Marcel Gübeli (52) bringt in Sachen Schule viel Erfahrung mit. Er ist seit 2007 Direktor der Interkantonalen Lehrmittelzentrale mit Sitz in Rapperswil-Jona. Zuvor war er Mitarbeiter in der Bildungsdirektion des Kantons Zürich und Geschäftsführer eines Beratungsunternehmens für Schulen. Ausserdem amtete er als Lehrer in Wangen SZ und im Kanton Aargau. Zudem sass er mehrere Jahre in der Schulfernsehkommission des Schweizer Fernsehens. Wie sich Marcel Gübeli seine Arbeit als vollamtlicher Schulpräsident in Eschenbach vorstellt und warum er sich für dieses Amt bewirbt, erklärt er im Video-Interview mit Linth24-Verleger Bruno Hug.

Gubelmann dispensiert sich

Der zweite Kandidat fürs Schulamt ist Reto Gubelmann. Der 45-jährige Techniker TS und Betriebswirtschafter schreibt über sich, dass ihm als Vater von drei schulpflichtigen Kindern die Schule wichtig sei.

Reto Gubelmann ist Gemeinde-Vizepräsident von Eschenbach, stellvertretender Schulpräsident und somit in der Gemeinde bekannt. Ob dies der Grund ist, weshalb er sich der Öffentlichkeit nur schriftlich stellen will, ist unbekannt. Als nämlich das Familienforum Eschenbach, im Dorf und in der Schule eine wichtige Institution, Gubelmann zu einem Video-Interview einlud, sagte er ab. Er teilte den engagierten Eltern mit, er wolle die Fragen schriftlich beantworten.
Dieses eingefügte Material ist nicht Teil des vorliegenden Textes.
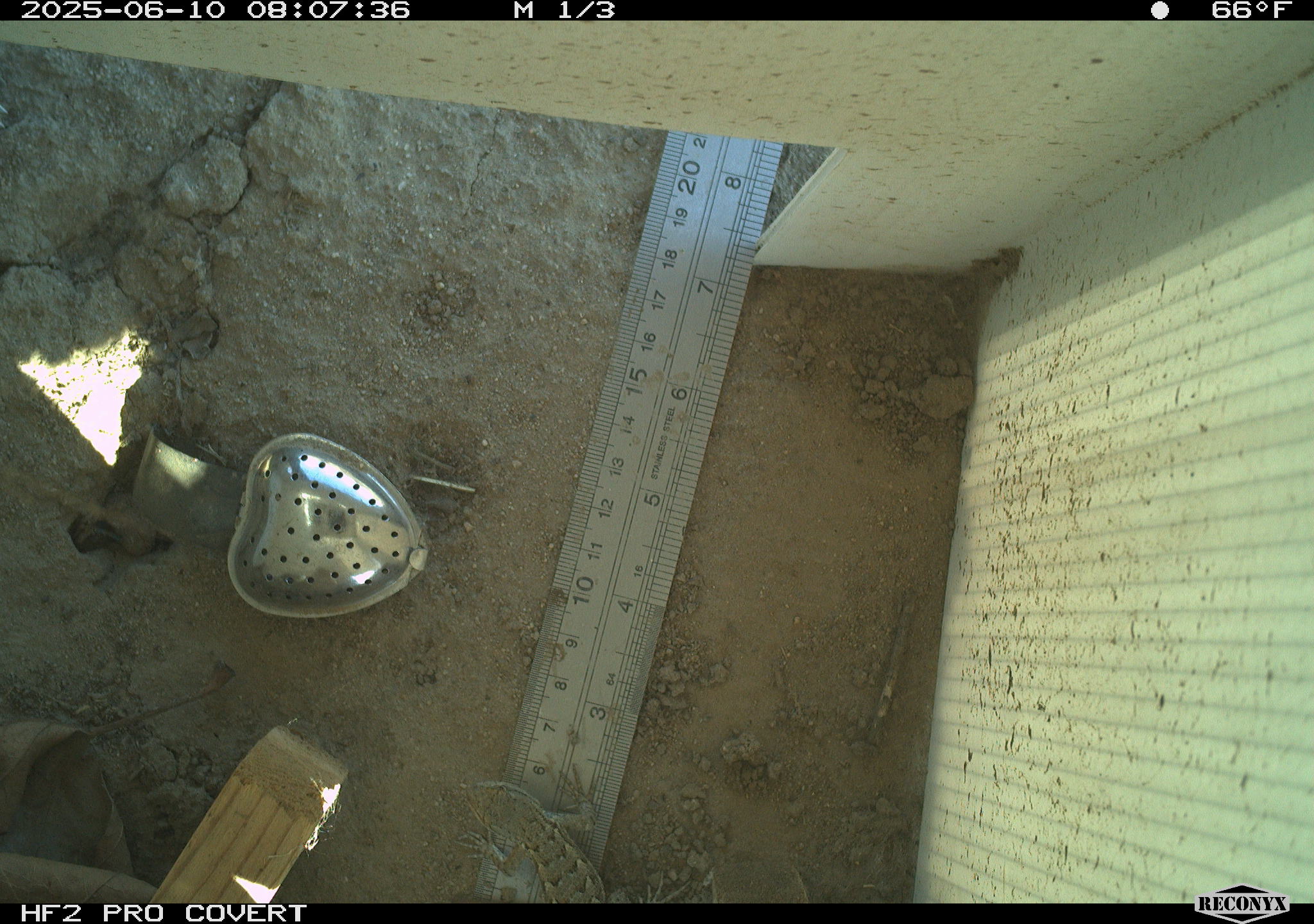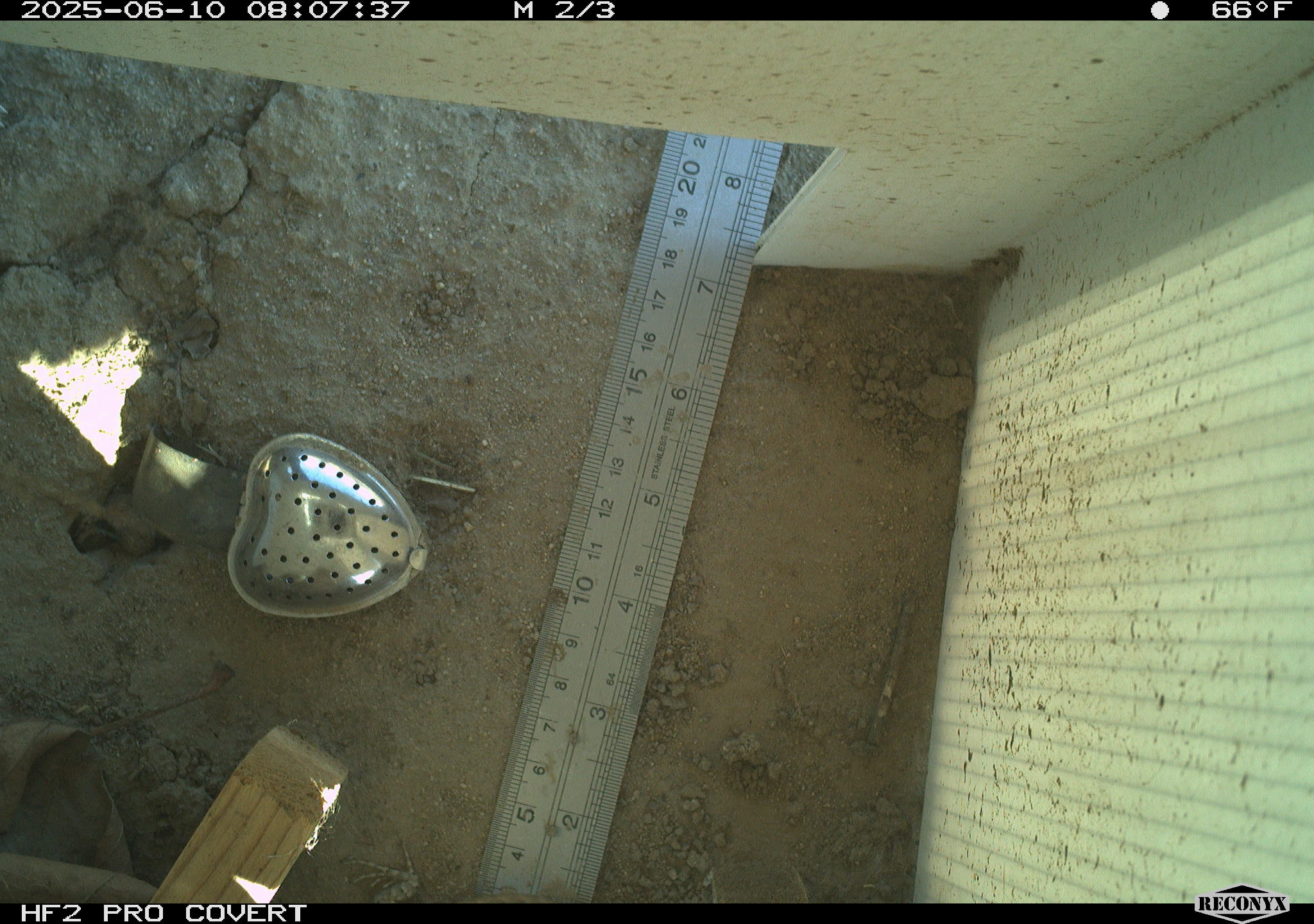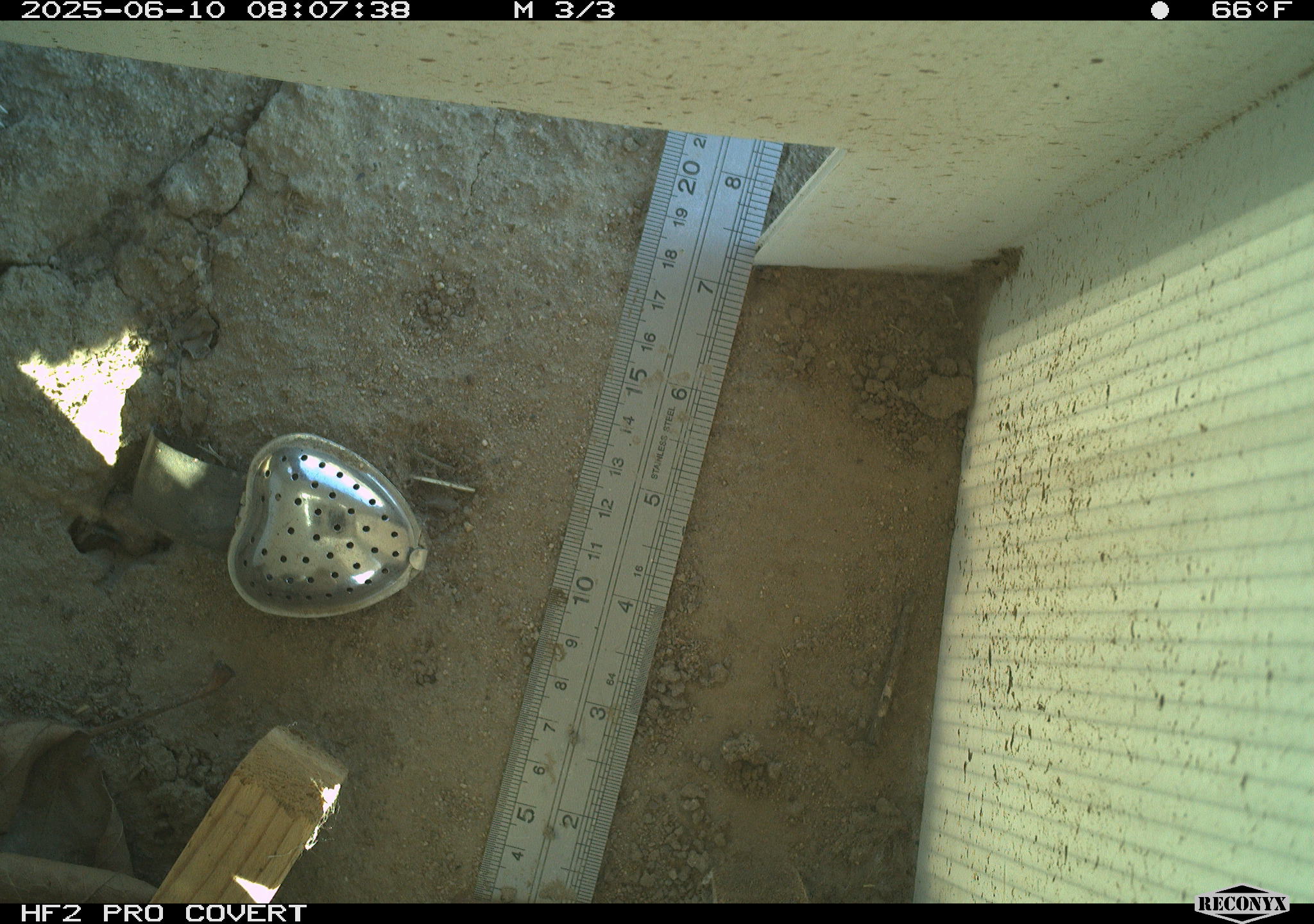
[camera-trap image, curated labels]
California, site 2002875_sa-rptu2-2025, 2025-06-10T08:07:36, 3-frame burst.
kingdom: Animalia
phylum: Chordata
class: Reptilia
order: Squamata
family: Phrynosomatidae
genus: Sceloporus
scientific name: Sceloporus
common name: spiny lizards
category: sceloporus species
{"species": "sceloporus species (spiny lizards) (Sceloporus)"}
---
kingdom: Animalia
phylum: Chordata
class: Reptilia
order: Squamata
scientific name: Squamata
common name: lizards and snakes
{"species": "lizards and snakes (Squamata)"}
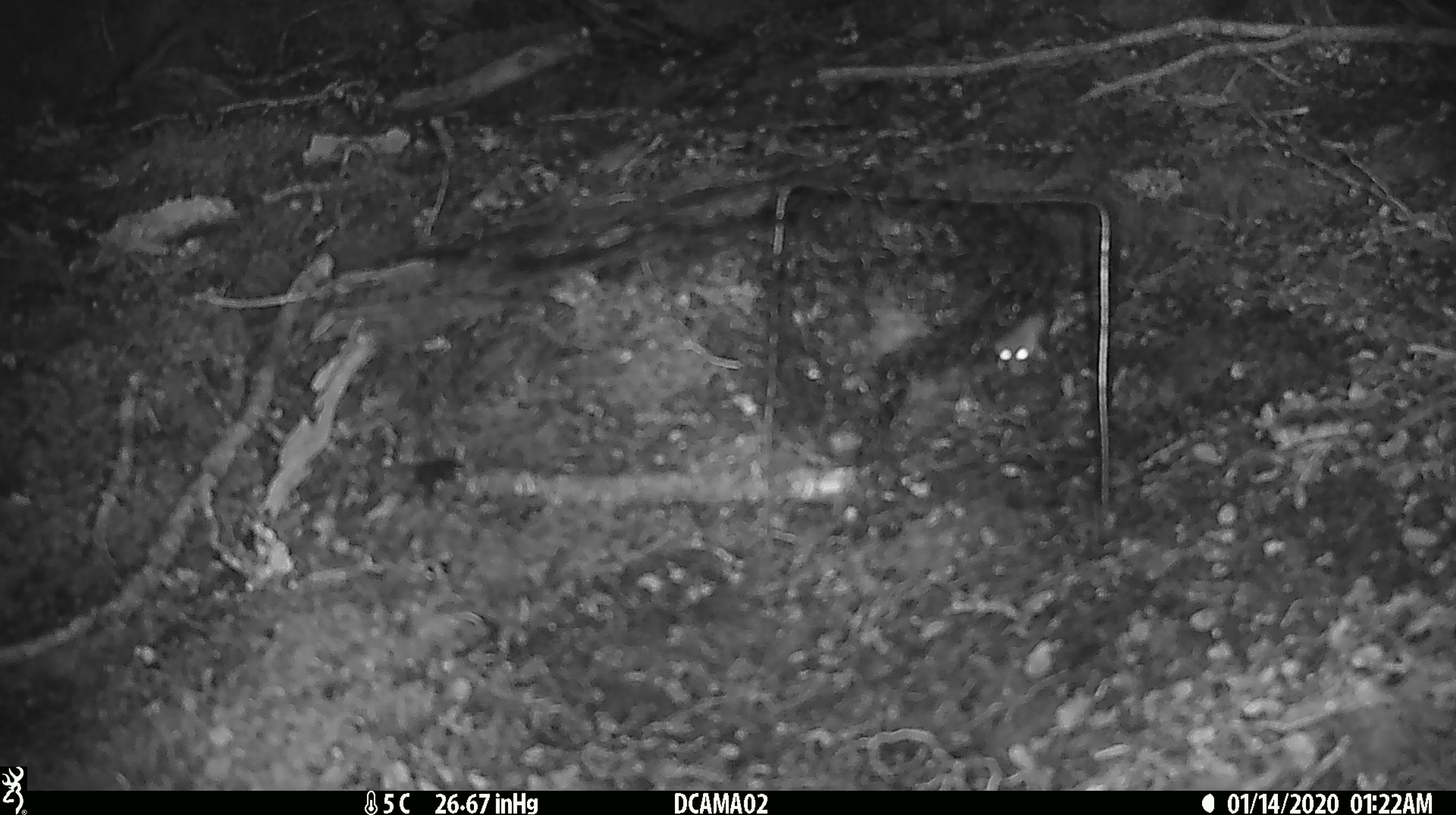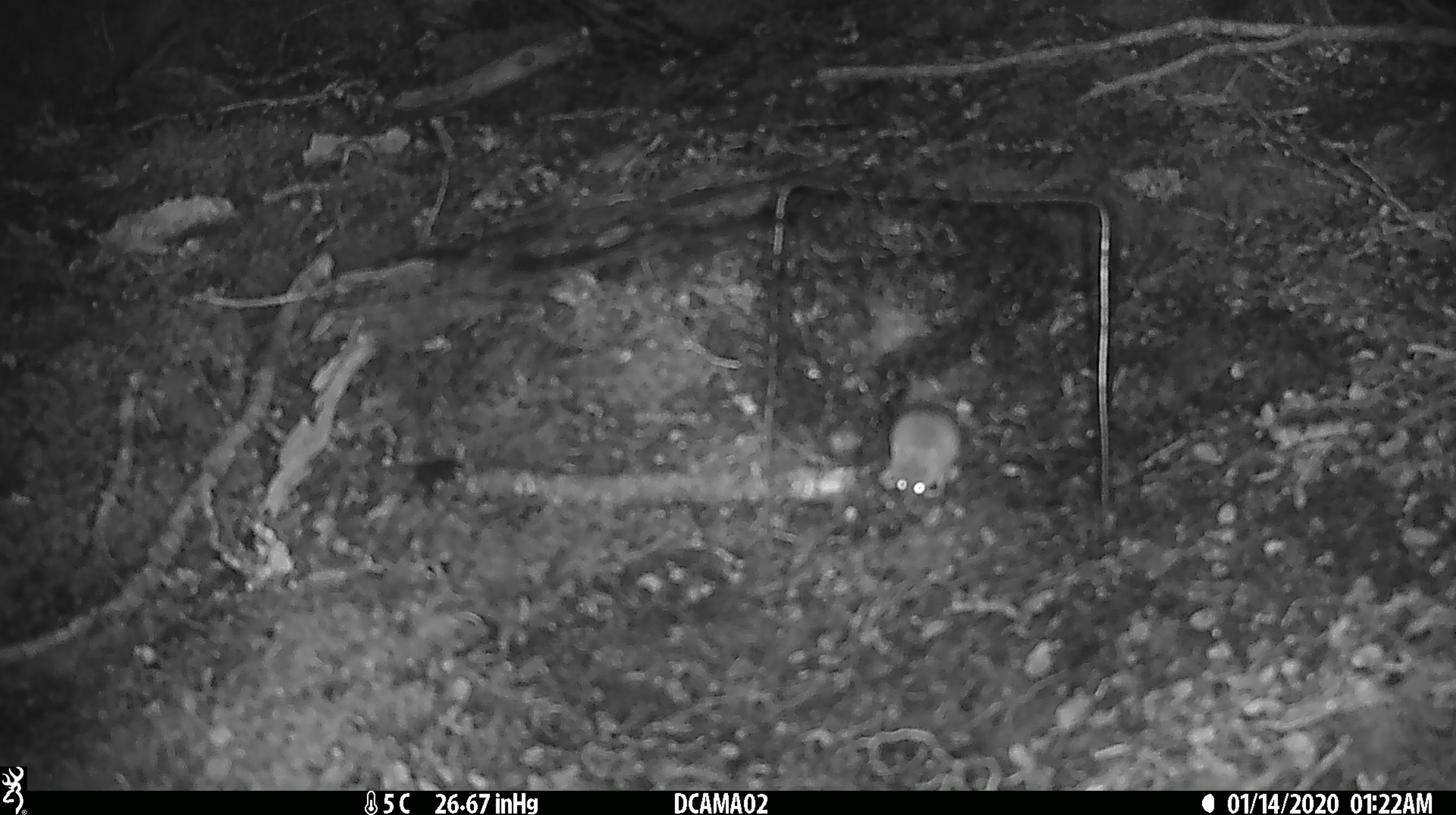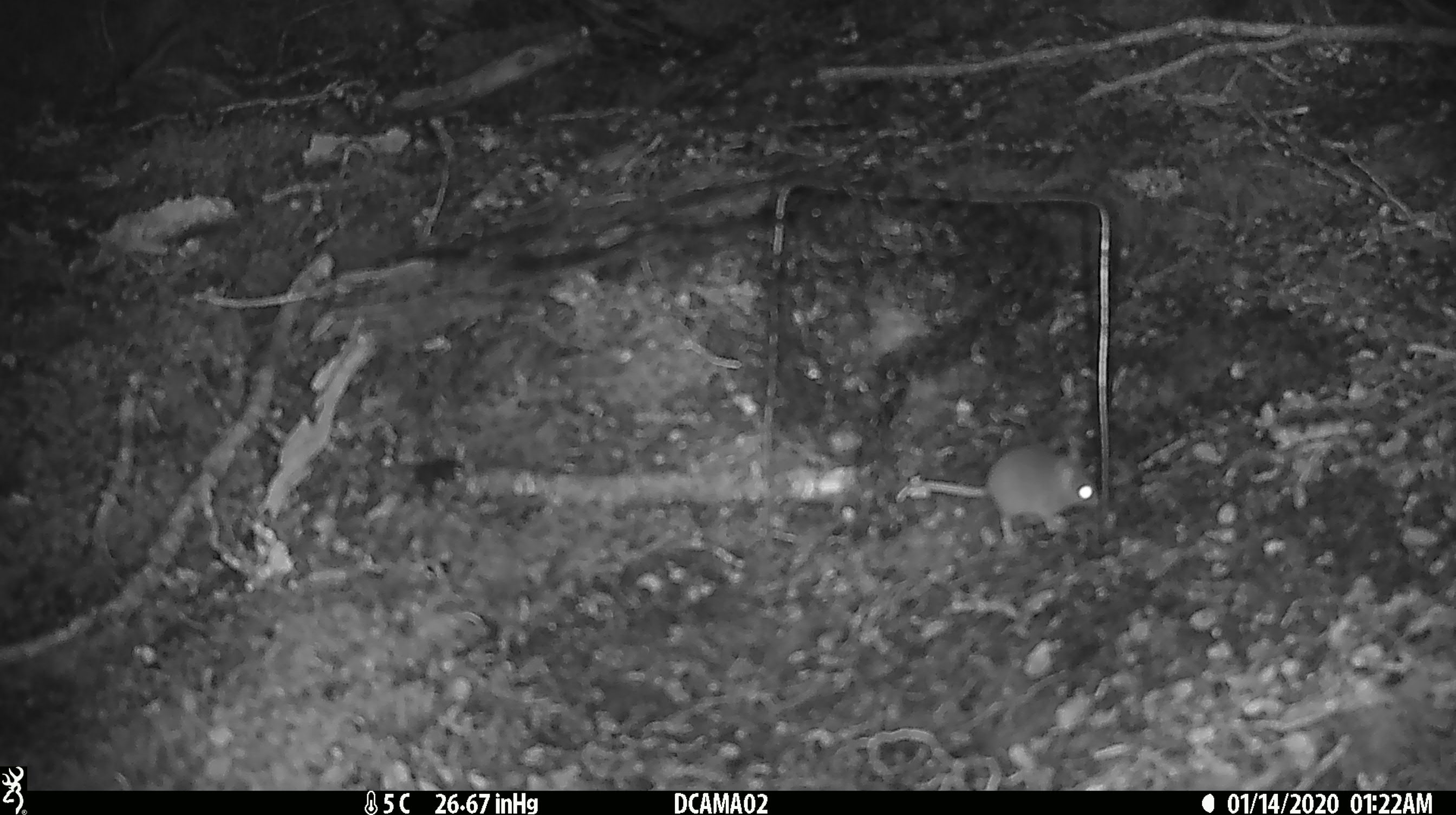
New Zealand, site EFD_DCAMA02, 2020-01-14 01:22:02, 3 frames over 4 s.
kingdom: Animalia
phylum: Chordata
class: Mammalia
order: Rodentia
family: Muridae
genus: Mus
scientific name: Mus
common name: mouse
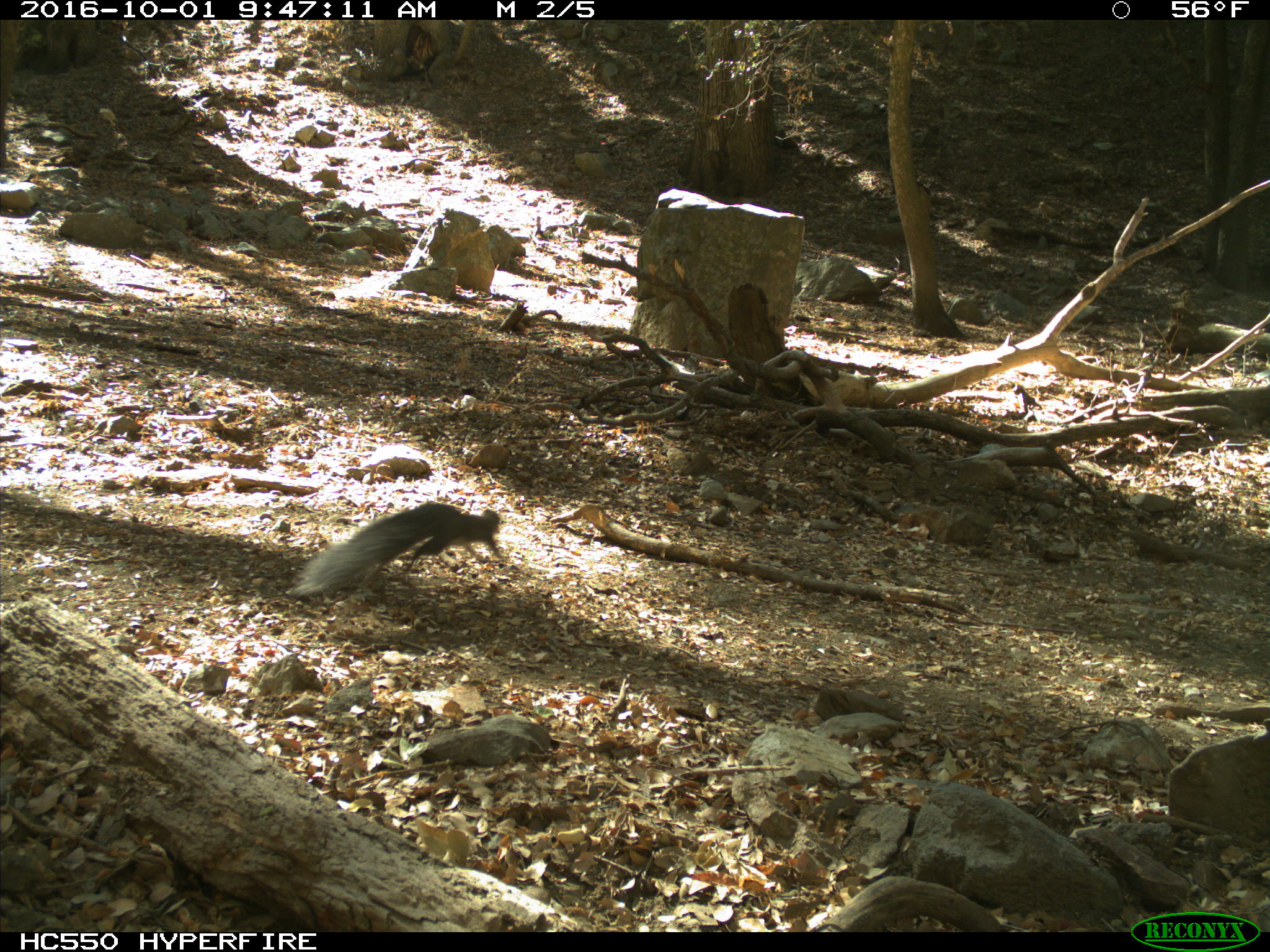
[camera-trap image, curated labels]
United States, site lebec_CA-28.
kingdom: Animalia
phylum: Chordata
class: Mammalia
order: Rodentia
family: Sciuridae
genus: Sciurus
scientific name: Sciurus carolinensis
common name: eastern gray squirrel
Sciurus carolinensis (eastern gray squirrel).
Sein Kontrahent Marcel Gübeli stand dagegen spontan Red’ und Antwort.

Auch die CVP liess Gubelmann hängen. Zwei Tage vor dem vereinbarten Kandidaten-Hearing sagte er seine Teilnahme ab. Er werde allfällige Fragen via E-Mail beantworten, schrieb er der Partei

Auch Linth24 ging es nicht besser. Auf die Einladung zum Video-Interview liess Gubelmann die Redaktion wissen, er habe «ähnliche Anfragen aus persönlichen Gründen im Zusammenhang mit den Tätigkeiten in öffentlichen Ämtern abgelehnt.» Er stehe aber für Rückfragen und Wahlinterviews zur Verfügung.

Fragen und Antworten nur schriftlich

Linth24 wurde aus der Antwort nicht schlau und hakte in einer Mail nach, ob er am Interview teilnehme oder nicht? Tags darauf antwortete Reto Gubelmann mit einem einzigen Satz:  «Interviews mit Fragen zu aktuellen Themen sind für mich neutraler.»

Damit war immer noch nicht klar, ob der Schulpräsidiums-Kandidat nun ein Video-Interview gewährt oder nicht. Die Redaktion schrieb ihm, Linth24 würde ihn in einem solchen Interview Fragen mit «allgemeiner Ausrichtung» und zu seinem Werdegang stellen. Ob er ein solches Gespräch nun befürworte?

Gubelmann schrieb zurück: «Für Video-Interviews sehe ich mich nicht und muss Ihnen dankend eine Absage erteilen. Im Zusammenhang mit den Tätigkeiten in öffentlichen Ämtern bevorzuge ich Fragen und Antworten auf dem schriftlichen Weg.»

Fazit: Eschenbach steht vor der Wahl, einen Schulpräsidenten zu wählen, der Fragen persönlich (Marcel Gübeli) oder nur «auf schriftlichem Weg» (Reto Gubelmann) beantwortet.